PJM operates a set of sophisticated markets, and describes the potential plant closings that may result from the reduced use of coal as the 111(d) rule is applied. What PJM has omitted from the presentations of these results is the number of coal plants that will be under pressure to close by the same economic measures, ABSENT the adoption of a CO2 regulation. Low natural gas prices, even cheaper energy efficiency, and great renewable energy resources are all competing with the older coal plants. PJM and others should illustrate what portion of the coming changes are likely to occur anyway by making a distinction between the various 111(d) scenarios, and the future with no CO2 rule will.

The new PJM report released today brings forward the engineering by illustrating what transmission needs are likely for the various scenarios of Clean Power Plan implementation. Transmission, like any path to the market, determines how well the supply can meet demand.

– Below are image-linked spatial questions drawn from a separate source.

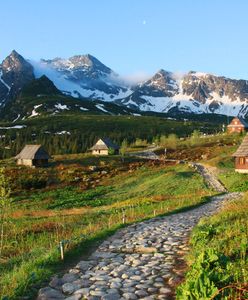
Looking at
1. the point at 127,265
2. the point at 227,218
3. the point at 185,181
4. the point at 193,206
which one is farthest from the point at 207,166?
the point at 127,265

A useful dialogue about the energy supply requires a mix of engineering, economics, and policy. The regional transmission organizations like PJM are supervised by the Federal Energy Regulatory Commission (except in Texas) and are engaged with an official body of state representatives. With these regional state bodies (the Organization of MISO States, the Organization of PJM States etc.), and with individual states communicating with the grid operators, there is a means for bringing the engineering reality of power supply issues to light. Order 1000 from FERC established requirements to ensure transmission plans include input from states, and recognize public policy.

Advantages of regional grids

Grid operations, reliability, and integration of renewable energy improve with large regional grids. The development of market-based grid operations on a larger scale has fostered innovation and flexibility to respond to changes in the nation’s needs and renewable energy plant capabilities. Regional grids provide price information and optimization of resources that increase reliability and save on fuel costs.

As renewable energy has grown the expertise of regional grids to integrate wind and solar has grown. These many studies and reports show the engineering community has adopted  wind and solar on to the grid  without great integration expense or controversy. Going forward, the regional grid operators have the tools and skills to meet the carbon-reduction challenge.

Next comes the states’ turn

Individual states also have direct influence over the economics of energy supply decisions. A variety of strategies provide 31 states the means to get more than halfway toward meeting the EPA’s 2020 emissions benchmarks. In addition, states that regulate utility-owned power plants with cost-recovery in consumer rates have an economic opportunity to keep plants open. Currently 29 states and the District of Columbia have renewable energy standards (RES) that make very significant strides to CO2 reduction. PJM has previously provided state-by-state analyses of the EPA Clean Power Plan and illustrated the role of RES, and of scenarios going forward, including the greater cost for states that do not cooperate with a regional compliance approach.

Electricity in all states other than Texas, Hawaii, and Alaska, flows on a regional grid. Making use of that grid, and pooling energy resources to find the lowest cost means to supply demand, is how we do this. Honest assessments of the transmission system and the growth of new power supplies, as well as alternatives for power plant retirement due to the EPA’s proposed Clean Power Plan, will inform state decisions. Today we have a great model of these assessments.